Parmelin Guy · Bundesrat · 2019-03-21
Parmelin Guy · Bundesrat · Waadt · 2019-03-21
Wortprotokoll
Le Conseil fédéral est conscient du fait que, sous sa forme actuelle, le supplément pour le lait transformé en fromage peut avoir des effets indésirables. Il entraîne par exemple la production de fromage quart-gras à faible valeur ajoutée pour l'exportation; la graisse du lait reste en Suisse et pèse sur le marché du lait.
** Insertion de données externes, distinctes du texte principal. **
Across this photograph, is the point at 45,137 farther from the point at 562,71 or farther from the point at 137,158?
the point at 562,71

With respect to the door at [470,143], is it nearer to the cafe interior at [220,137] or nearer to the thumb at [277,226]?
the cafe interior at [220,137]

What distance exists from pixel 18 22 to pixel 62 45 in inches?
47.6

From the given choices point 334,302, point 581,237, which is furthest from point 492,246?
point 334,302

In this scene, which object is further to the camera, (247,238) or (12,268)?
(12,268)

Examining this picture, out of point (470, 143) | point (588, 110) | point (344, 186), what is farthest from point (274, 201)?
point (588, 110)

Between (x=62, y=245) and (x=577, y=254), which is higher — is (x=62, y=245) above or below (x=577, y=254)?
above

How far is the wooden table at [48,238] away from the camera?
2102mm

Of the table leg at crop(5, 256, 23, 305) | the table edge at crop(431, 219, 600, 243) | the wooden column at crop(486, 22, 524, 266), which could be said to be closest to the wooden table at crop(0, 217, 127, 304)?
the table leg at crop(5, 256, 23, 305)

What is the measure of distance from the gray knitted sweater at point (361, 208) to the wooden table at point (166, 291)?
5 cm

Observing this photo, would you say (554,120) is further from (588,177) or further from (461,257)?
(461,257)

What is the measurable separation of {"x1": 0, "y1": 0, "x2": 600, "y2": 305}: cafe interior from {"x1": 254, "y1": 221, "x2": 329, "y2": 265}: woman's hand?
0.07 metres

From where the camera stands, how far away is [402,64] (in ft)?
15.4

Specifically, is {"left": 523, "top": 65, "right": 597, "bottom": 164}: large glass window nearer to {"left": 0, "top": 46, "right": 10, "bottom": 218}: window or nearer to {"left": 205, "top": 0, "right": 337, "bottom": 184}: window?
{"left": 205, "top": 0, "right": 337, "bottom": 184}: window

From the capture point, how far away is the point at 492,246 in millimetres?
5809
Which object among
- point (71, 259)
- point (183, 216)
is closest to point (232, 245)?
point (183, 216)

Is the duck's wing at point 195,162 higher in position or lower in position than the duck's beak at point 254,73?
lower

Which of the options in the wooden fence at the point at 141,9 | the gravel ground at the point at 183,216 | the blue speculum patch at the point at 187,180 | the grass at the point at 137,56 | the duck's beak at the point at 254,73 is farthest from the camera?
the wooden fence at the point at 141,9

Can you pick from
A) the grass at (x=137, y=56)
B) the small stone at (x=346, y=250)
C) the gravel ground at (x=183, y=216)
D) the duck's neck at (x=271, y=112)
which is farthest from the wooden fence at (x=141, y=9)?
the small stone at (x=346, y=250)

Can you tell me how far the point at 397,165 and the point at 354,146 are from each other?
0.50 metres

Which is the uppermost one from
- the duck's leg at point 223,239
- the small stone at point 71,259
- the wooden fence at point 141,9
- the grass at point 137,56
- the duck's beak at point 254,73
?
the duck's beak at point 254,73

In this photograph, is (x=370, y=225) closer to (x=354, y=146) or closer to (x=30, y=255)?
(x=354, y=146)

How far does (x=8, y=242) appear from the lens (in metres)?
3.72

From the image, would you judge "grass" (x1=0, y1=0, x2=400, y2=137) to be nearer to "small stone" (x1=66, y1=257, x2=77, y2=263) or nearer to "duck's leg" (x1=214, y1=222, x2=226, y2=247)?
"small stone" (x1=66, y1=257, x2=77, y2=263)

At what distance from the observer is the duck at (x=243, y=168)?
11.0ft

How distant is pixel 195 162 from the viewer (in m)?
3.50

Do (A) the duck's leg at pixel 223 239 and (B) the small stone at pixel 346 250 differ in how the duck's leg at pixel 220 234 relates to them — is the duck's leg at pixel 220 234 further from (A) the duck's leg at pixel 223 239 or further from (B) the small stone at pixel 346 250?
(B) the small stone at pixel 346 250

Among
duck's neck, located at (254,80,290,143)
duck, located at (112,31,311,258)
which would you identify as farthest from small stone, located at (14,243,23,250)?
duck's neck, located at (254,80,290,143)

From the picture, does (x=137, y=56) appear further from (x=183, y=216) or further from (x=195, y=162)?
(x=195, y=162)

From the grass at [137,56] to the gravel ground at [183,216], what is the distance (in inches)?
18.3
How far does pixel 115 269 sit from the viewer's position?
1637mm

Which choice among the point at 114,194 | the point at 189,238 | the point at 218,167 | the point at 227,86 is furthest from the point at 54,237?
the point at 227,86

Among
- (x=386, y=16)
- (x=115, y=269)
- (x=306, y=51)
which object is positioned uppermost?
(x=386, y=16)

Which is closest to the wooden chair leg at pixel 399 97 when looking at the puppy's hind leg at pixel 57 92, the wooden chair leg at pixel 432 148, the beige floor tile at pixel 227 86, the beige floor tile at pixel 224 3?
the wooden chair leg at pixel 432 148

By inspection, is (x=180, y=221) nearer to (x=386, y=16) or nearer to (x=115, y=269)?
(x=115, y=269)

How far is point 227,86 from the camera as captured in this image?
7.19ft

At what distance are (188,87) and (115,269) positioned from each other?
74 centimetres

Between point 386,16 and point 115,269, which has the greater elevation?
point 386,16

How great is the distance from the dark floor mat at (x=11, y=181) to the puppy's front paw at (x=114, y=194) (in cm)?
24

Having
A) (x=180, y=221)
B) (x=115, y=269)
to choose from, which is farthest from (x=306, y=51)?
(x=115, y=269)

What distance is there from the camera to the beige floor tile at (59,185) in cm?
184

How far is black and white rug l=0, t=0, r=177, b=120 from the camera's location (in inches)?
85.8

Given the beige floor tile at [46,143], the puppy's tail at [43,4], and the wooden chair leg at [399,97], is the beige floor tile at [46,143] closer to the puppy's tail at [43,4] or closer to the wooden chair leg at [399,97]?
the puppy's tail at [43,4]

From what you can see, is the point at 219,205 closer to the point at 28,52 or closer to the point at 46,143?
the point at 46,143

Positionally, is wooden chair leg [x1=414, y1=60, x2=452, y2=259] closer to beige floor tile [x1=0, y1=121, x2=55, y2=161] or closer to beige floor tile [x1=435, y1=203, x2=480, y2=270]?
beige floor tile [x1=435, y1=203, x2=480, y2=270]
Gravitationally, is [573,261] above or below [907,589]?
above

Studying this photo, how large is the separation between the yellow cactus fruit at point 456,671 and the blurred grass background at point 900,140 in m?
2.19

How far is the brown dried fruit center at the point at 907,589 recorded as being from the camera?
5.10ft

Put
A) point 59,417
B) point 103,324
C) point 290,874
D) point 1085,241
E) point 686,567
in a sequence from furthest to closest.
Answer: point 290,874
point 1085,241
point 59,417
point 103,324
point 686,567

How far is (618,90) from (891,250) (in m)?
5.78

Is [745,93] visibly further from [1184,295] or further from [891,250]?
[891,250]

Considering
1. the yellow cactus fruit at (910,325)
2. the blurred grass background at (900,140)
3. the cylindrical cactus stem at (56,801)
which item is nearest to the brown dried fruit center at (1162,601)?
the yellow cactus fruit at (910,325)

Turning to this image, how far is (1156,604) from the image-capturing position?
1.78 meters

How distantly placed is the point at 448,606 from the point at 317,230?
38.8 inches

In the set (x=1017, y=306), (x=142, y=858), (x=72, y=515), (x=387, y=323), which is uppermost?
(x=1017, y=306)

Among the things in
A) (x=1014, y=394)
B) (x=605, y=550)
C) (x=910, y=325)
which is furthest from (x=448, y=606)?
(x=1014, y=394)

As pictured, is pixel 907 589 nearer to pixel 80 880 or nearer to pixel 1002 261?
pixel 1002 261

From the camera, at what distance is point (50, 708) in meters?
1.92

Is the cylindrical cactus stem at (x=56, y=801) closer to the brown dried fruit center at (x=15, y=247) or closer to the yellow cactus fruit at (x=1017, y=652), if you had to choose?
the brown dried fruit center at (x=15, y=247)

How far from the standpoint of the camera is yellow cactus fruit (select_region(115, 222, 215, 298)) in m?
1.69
Dans le cadre du projet Politique agricole 2022 plus, le Conseil fédéral propose donc - cela a été rappelé par le rapporteur - de réorienter les suppléments vers la production de fromage de haute qualité, principalement pour le marché suisse, et il est prévu dans ce projet, dont la consultation vient de se terminer, de doubler le supplément de non-ensilage et de le verser directement aux producteurs de lait. La hausse du supplément de non-ensilage serait financée par une baisse du supplément pour le lait transformé en fromage. Ainsi, la fabrication de fromage à faible valeur ajoutée deviendrait moins intéressante.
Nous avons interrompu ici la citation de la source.